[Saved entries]
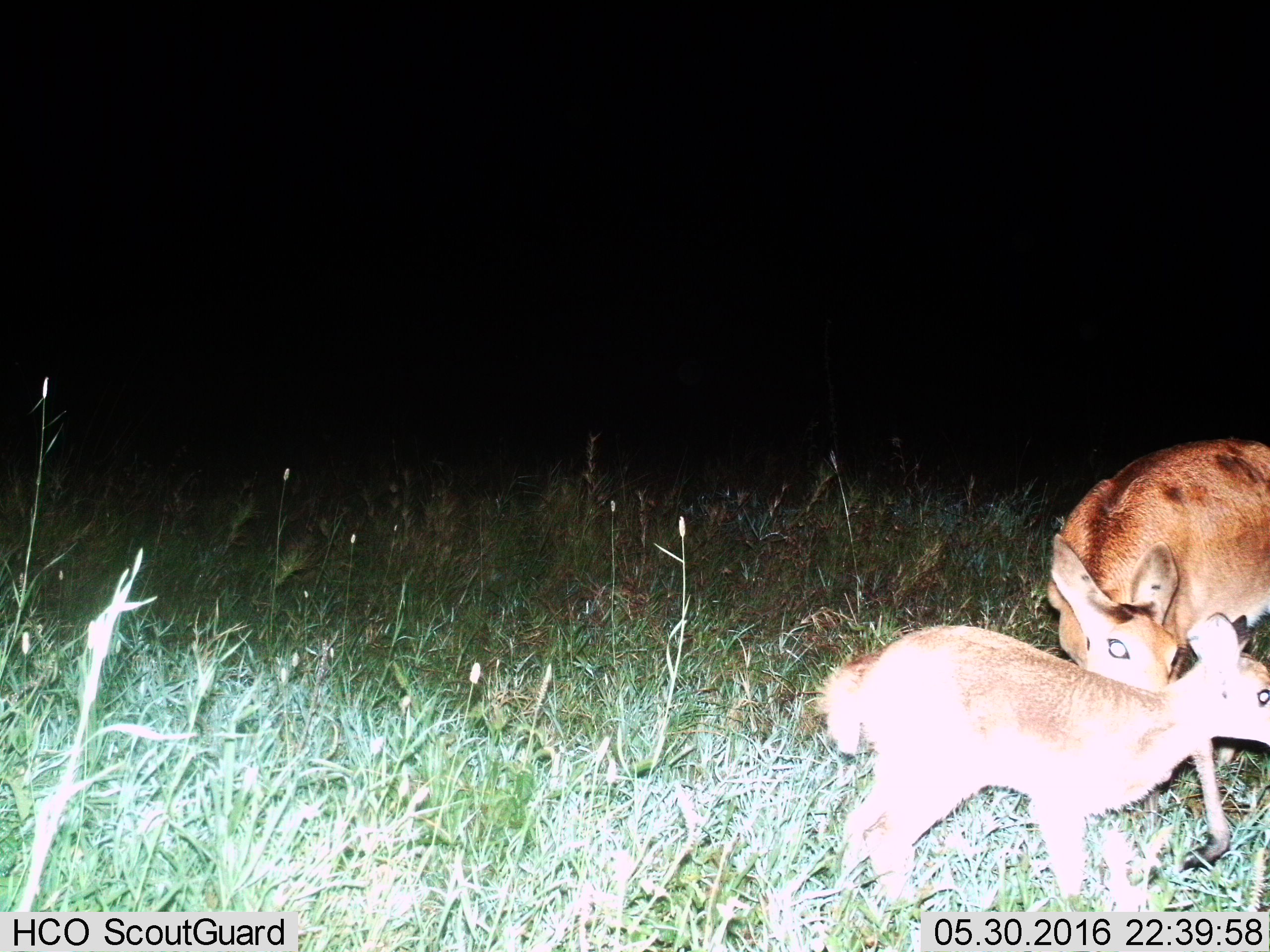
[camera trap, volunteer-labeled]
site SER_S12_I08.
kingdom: Animalia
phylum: Chordata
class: Mammalia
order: Artiodactyla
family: Bovidae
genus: Redunca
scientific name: Redunca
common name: reedbuck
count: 2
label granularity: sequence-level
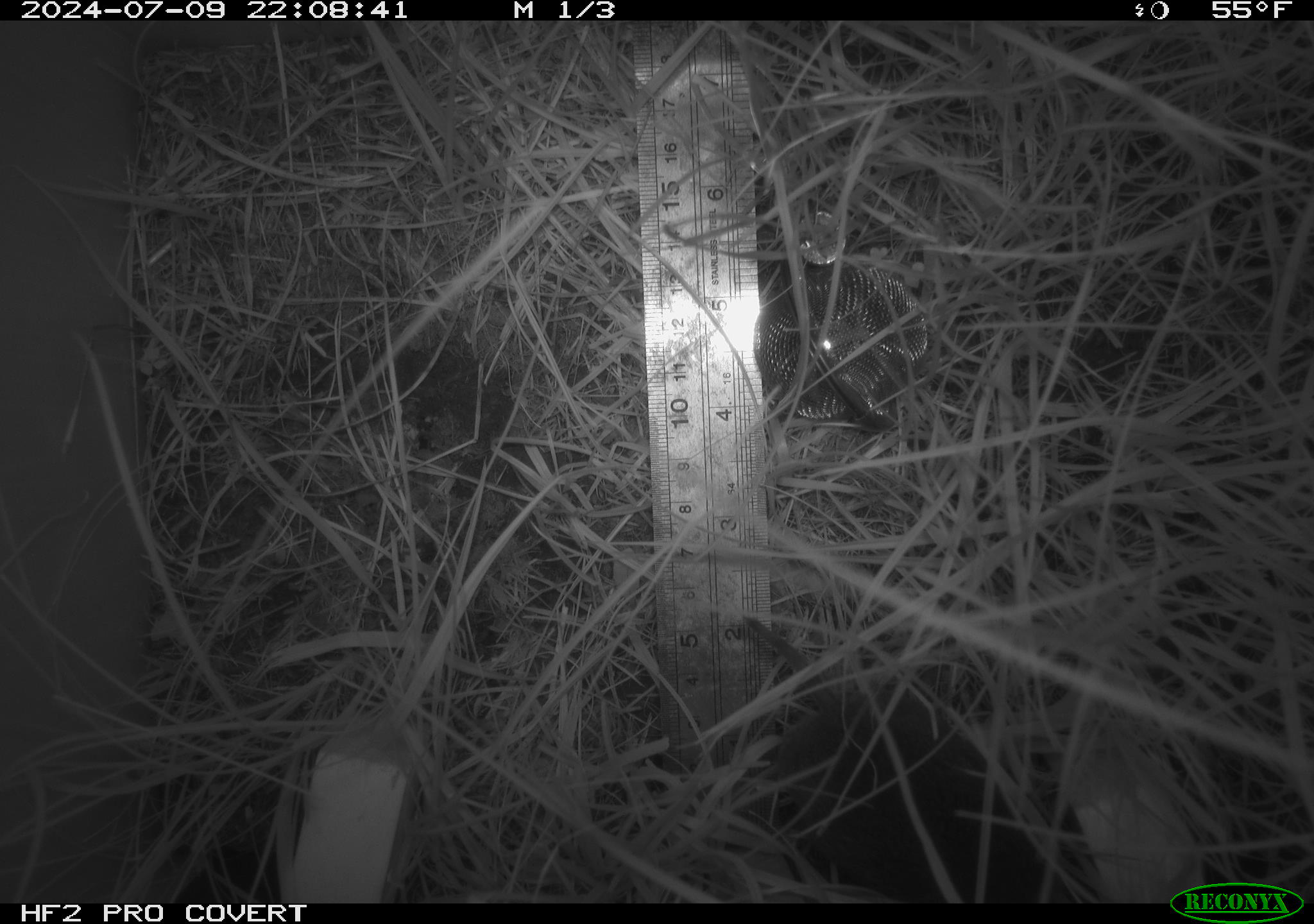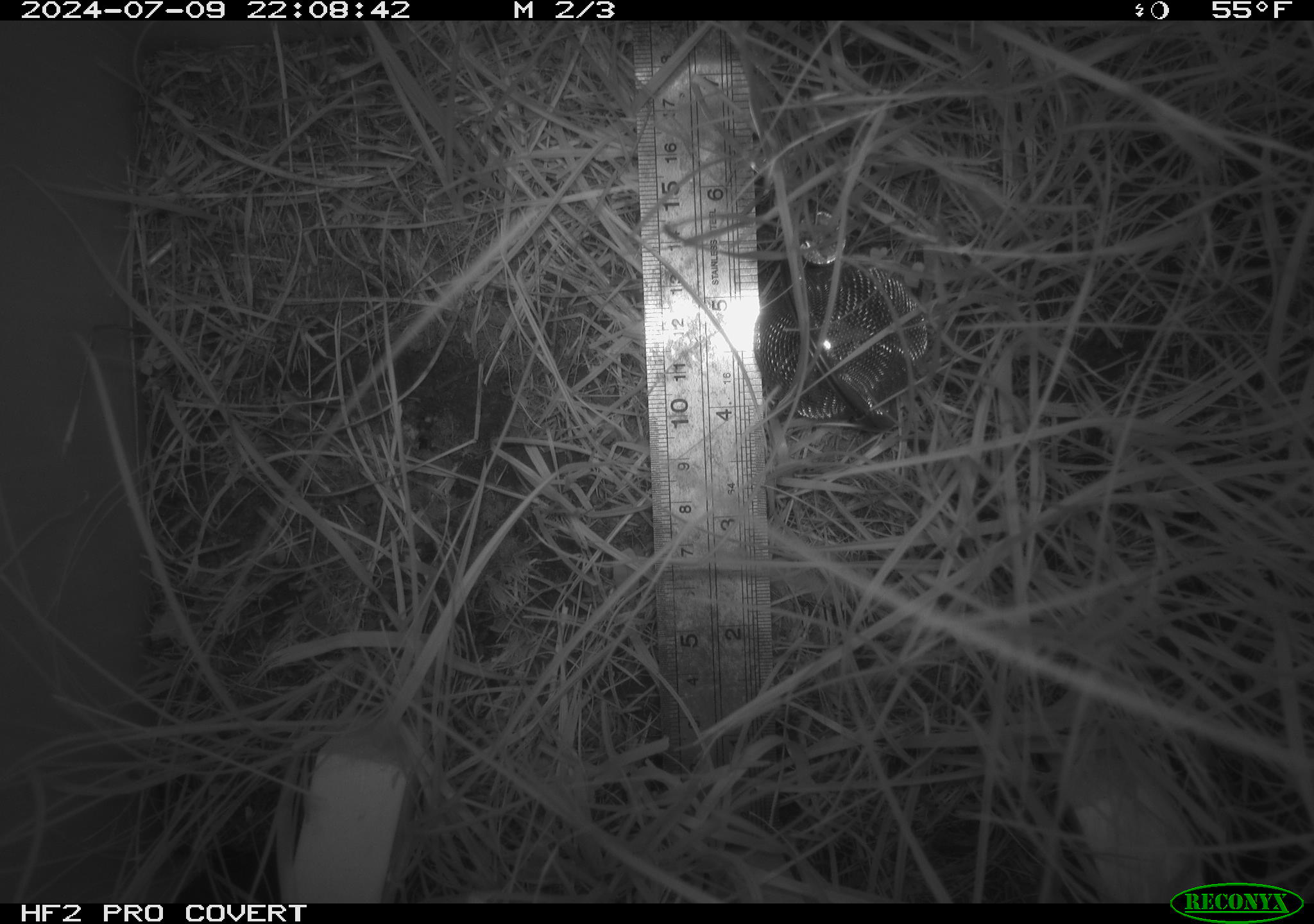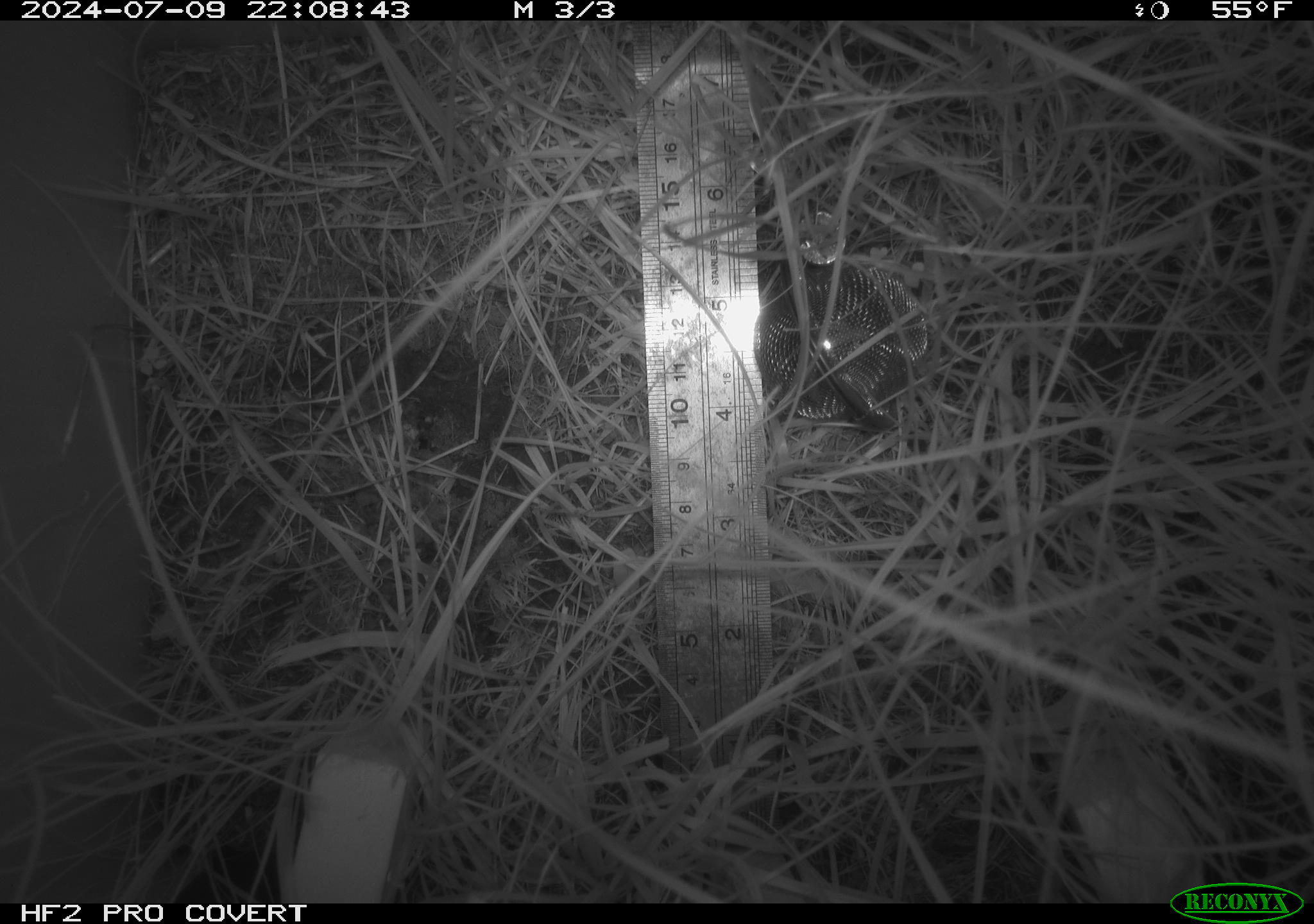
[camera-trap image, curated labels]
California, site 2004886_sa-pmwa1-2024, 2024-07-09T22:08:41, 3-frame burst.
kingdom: Animalia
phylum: Chordata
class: Mammalia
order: Rodentia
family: Cricetidae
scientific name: Arvicolinae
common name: voles, lemmings, and muskrats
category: arvicolinae subfamily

WHAT YOU ARE ASKED TO DO: Could you output the lines above exactly, with no pictures included?

SOLUTION TO THIS EXERCISE:
[camera trap, volunteer-labeled]
site SER_S12_I08.
kingdom: Animalia
phylum: Chordata
class: Mammalia
order: Artiodactyla
family: Bovidae
genus: Redunca
scientific name: Redunca
common name: reedbuck
count: 2
label granularity: sequence-level
[camera-trap image, curated labels]
California, site 2004886_sa-pmwa1-2024, 2024-07-09T22:08:41, 3-frame burst.
kingdom: Animalia
phylum: Chordata
class: Mammalia
order: Rodentia
family: Cricetidae
scientific name: Arvicolinae
common name: voles, lemmings, and muskrats
category: arvicolinae subfamily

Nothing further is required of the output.